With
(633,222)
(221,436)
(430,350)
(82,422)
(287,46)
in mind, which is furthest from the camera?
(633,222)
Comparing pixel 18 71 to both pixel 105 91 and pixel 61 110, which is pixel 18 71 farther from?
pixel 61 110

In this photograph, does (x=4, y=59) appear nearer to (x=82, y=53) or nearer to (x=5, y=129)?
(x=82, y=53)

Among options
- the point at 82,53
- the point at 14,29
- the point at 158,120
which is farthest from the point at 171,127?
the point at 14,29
---+---
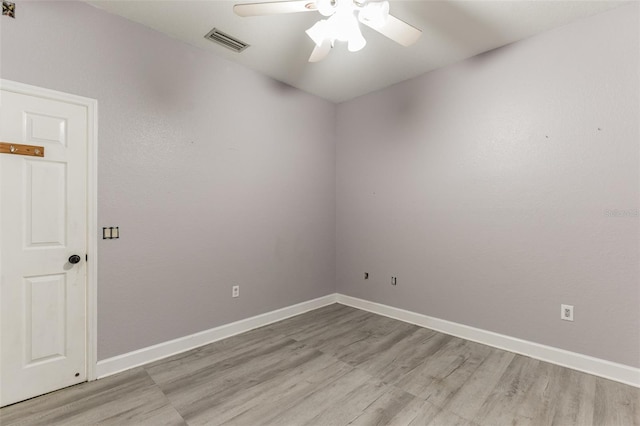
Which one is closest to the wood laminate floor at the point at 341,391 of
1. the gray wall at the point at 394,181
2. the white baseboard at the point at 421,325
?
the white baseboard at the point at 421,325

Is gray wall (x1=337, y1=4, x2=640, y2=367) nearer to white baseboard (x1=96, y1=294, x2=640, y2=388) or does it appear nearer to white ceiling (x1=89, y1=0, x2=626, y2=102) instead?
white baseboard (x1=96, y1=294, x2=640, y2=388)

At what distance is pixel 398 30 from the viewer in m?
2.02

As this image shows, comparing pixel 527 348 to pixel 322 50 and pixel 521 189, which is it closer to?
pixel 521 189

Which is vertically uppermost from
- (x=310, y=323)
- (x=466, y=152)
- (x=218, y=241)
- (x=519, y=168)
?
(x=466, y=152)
---+---
Problem to work on:
Return every line of the material above that contains the word "nearer".

Answer:
In this photograph, does (x=4, y=59) appear nearer to (x=82, y=53) or nearer to (x=5, y=129)?
Is gray wall (x1=337, y1=4, x2=640, y2=367) nearer to white baseboard (x1=96, y1=294, x2=640, y2=388) or does it appear nearer to white ceiling (x1=89, y1=0, x2=626, y2=102) instead?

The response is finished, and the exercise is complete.